ASSIGNED TASK:
Find the line holding "object boxes (frame" in the entries below. Give it again exactly, along with every line after it up to and including the line holding "United States, site lebec_CA-28.".

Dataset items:
▼

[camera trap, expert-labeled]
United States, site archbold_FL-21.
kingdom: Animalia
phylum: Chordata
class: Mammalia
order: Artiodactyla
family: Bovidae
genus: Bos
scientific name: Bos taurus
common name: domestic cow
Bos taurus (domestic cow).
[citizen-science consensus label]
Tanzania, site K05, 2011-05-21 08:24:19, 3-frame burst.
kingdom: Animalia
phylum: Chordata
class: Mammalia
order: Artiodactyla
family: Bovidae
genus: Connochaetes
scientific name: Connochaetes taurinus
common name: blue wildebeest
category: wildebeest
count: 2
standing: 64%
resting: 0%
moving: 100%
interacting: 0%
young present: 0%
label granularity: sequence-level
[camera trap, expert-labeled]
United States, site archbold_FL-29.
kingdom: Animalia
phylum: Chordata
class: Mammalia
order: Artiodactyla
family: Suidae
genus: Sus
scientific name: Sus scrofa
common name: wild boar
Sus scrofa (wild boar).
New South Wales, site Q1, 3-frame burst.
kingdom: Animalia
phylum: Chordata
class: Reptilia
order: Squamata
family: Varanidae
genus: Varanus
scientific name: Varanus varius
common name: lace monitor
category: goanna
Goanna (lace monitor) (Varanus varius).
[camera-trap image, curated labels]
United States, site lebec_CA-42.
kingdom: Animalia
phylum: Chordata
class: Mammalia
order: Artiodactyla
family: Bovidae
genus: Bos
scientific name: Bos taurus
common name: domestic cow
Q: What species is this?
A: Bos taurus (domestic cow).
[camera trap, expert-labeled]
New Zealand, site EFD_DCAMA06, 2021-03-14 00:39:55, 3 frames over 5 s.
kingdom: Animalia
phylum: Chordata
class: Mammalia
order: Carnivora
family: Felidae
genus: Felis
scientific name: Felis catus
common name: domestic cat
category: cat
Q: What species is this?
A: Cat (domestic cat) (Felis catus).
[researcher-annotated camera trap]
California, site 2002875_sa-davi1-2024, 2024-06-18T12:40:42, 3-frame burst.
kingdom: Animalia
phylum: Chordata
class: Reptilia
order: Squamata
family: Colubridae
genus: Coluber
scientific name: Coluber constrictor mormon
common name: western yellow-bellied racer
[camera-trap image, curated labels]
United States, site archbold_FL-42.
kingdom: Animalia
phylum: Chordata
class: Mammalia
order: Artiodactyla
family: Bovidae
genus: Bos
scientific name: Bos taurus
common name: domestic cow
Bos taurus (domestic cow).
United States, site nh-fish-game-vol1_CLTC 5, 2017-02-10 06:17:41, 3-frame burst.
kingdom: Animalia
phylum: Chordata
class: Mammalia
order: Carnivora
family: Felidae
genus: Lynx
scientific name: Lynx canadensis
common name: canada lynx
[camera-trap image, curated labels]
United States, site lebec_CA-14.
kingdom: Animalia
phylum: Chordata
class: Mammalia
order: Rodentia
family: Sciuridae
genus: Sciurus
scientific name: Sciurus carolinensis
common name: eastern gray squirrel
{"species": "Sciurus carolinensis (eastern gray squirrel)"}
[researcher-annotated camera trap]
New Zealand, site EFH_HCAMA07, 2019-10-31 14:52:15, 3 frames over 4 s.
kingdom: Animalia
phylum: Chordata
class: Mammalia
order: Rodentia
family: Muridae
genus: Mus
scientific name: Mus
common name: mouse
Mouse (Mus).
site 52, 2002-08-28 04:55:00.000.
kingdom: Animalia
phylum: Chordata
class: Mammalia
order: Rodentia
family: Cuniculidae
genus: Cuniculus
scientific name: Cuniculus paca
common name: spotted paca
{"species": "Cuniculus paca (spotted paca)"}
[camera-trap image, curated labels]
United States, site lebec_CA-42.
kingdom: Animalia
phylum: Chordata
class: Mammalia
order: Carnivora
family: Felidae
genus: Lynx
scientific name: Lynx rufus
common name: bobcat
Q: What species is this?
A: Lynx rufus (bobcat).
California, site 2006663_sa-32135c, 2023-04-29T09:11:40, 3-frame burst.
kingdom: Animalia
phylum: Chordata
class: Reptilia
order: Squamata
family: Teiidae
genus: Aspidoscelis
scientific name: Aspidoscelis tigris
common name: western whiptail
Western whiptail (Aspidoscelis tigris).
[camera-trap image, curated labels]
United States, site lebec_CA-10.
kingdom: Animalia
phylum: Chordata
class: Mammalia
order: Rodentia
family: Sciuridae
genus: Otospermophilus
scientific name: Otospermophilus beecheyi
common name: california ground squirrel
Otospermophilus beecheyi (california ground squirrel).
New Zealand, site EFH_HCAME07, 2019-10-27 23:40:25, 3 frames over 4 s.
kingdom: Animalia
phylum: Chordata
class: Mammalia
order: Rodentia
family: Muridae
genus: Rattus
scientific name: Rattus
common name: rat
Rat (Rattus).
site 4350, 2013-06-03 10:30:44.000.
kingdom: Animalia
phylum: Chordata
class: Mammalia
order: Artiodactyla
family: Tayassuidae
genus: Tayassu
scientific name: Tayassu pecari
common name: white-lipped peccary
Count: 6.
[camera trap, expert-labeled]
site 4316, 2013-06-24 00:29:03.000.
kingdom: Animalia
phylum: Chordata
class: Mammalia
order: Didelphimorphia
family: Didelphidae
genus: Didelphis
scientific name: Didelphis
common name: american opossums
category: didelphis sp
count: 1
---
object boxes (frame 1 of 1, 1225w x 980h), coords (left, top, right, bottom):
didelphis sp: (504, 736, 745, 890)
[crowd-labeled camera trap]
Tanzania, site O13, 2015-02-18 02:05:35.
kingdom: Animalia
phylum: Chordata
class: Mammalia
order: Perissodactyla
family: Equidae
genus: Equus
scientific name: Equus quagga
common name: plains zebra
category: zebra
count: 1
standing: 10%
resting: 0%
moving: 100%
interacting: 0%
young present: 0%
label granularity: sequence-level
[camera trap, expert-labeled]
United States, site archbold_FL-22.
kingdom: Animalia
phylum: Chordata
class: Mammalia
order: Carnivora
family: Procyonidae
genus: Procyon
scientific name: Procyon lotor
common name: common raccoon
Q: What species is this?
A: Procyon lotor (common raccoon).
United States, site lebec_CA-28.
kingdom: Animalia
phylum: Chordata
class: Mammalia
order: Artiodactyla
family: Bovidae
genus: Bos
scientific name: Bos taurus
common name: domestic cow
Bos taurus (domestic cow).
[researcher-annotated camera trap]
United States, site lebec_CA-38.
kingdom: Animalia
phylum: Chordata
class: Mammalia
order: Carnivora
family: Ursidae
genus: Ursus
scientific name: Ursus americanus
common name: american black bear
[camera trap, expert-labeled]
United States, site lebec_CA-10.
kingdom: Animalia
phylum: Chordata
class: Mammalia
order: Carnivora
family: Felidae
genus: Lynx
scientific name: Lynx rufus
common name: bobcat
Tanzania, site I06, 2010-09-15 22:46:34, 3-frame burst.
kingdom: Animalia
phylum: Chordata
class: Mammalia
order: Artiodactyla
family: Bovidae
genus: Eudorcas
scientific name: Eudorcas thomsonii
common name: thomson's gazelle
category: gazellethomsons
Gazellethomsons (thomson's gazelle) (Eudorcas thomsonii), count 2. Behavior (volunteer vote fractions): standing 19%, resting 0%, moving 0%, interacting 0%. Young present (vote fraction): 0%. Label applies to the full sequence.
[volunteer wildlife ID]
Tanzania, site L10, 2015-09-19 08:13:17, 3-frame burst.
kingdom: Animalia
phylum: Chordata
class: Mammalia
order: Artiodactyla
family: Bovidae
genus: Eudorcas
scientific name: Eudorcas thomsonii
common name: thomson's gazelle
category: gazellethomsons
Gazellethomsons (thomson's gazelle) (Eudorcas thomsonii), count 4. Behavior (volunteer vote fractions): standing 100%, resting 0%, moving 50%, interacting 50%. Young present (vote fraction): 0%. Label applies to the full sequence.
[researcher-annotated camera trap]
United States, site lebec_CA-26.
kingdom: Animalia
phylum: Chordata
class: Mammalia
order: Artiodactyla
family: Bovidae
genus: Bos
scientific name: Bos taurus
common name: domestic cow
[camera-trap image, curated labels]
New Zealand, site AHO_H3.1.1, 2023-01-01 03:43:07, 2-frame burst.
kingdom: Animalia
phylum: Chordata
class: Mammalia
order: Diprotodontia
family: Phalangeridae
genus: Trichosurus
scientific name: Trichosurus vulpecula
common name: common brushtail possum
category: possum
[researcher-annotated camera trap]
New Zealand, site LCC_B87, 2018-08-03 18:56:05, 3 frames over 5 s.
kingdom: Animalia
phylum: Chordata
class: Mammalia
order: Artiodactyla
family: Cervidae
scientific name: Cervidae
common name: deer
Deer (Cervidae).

▲

RESPONSE BOX:
object boxes (frame 1 of 1, 1225w x 980h), coords (left, top, right, bottom):
didelphis sp: (504, 736, 745, 890)
[crowd-labeled camera trap]
Tanzania, site O13, 2015-02-18 02:05:35.
kingdom: Animalia
phylum: Chordata
class: Mammalia
order: Perissodactyla
family: Equidae
genus: Equus
scientific name: Equus quagga
common name: plains zebra
category: zebra
count: 1
standing: 10%
resting: 0%
moving: 100%
interacting: 0%
young present: 0%
label granularity: sequence-level
[camera trap, expert-labeled]
United States, site archbold_FL-22.
kingdom: Animalia
phylum: Chordata
class: Mammalia
order: Carnivora
family: Procyonidae
genus: Procyon
scientific name: Procyon lotor
common name: common raccoon
Q: What species is this?
A: Procyon lotor (common raccoon).
United States, site lebec_CA-28.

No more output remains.